Северина Шмаглевская - Невиновные в Нюрнберге
Шумит вода, теплый пар покрывает зеркало, затрудняет дыхание, но можно ничего не бояться — поездка в Нюрнберг еще одно подтверждение этого. Конец гитлеровской оккупации. Конец кошмару. Осталось только вернуть себе чувство реальности, а это непросто — трудно привыкнуть воспринимать ситуации, подобные сегодняшней, однозначно и просто, без двусмысленных ассоциаций.
Когда мне было пятнадцать или, может быть, тринадцать лет, мне приснилось, будто бы я умерла. Дематериализовалась, стала невидимой и неощутимой. Перестала существовать для всех окружающих. И все же я была! Сознание оставалось при мне, я видела, слышала, думала. Это было странное ощущение: мой слух и зрение и мысль находились на высоте мужского роста, то есть немножко выше, чем прежде, до наступления этой удивительной смерти. Я понимала, о чем говорят проходящие мимо несуществующей меня люди, разбирала их голоса, слышала дыхание, следила за движениями губ, миганием век, понимала смысл их слов, но не могла принять в этом участия, не могла включиться, и это было невыносимо.
Их реакции или, скорее, отсутствие реакции на мои попытки вступить с ними в контакт были доказательством того, что оборвались все связи. Я хотела дать им знать о себе, хотела обратить их внимание на свой никому не видный, прозрачный и безмолвный облик. Напрасно! У меня не было голоса, я была неосязаема. Мое нетерпение росло, я вновь и вновь возобновляла попытки — безрезультатно. Появлялась почти полная уверенность, удивление и скорбь оттого, что я перестала жить. Умерла. Покинула вас, люди моего поколения, и тут же сомкнулись ряды голов, океан, из которого зачерпнули горсть воды. Вы продолжаете идти по улицам, распеваете песни, вас много повсюду, в домах и на стадионах, вы стремитесь вперед, вас поддерживает коллектив и собственная индивидуальность. Вы умеете быть братьями. Точно так же, как и прежде, когда я еще была ребенком, живущим среди вас, когда для меня, как и для вас, проливался на раскаленный уличный асфальт прохладный, освежающий дождь.

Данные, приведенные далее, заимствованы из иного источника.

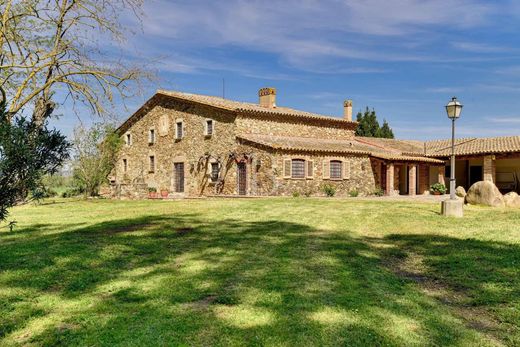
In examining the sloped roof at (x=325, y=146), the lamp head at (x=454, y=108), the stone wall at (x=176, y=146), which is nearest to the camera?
the lamp head at (x=454, y=108)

И сегодня тоже идет дождь. Дождь со снегом. Я чувствую приятный холодок, сырость, слышу негромкий, приглушенный шум. Меня радует любое проявление жизни. И трогает до глубины души. Но у меня нет слез. И только этим я отличаюсь от вас.
Я прижимаюсь лбом к холодному стеклу в незнакомом чужом «Гранд-отеле», смотрю на клубящуюся метель и зову, зову — люди, проснитесь, очнитесь, люди, живущие на смешном шарике под названием планета Земля, начните думать, анализировать бессмысленность загубленной, потерянной жизни.
Мокрый снег залепил окно, он валит все гуще и гуще, постепенно накрывая улицу. Теперь не видно уже ни зонтов, ни человеческих фигур, одна только беснующаяся белизна — большой бал переместился из гостиницы на улицу, свистящий ветер заменил оркестр, это же вальс; метель стала неотъемлемым фоном определенных событий, мгновенно возникают ассоциации, теснят друг друга, трудно отключиться, трудно перестать думать.
Скорее, хоть ненадолго выйти отсюда, посмотреть, каковы они, какими глазами смотрят на свой город, послушать, о чем говорят в трамвае жители знаменитого Нюрнберга, который снова прославился — на этот раз Трибуналом над главными нацистскими преступниками, деятельность которых международное правосудие назвало геноцидом. Любопытно, будут ли в новых изданиях путеводителей сведения о Нюрнбергском процессе как о любопытной детали, еще одной достопримечательности этого sehenswürdig[4] города? Скорее, скорее искать ответы на все эти вопросы.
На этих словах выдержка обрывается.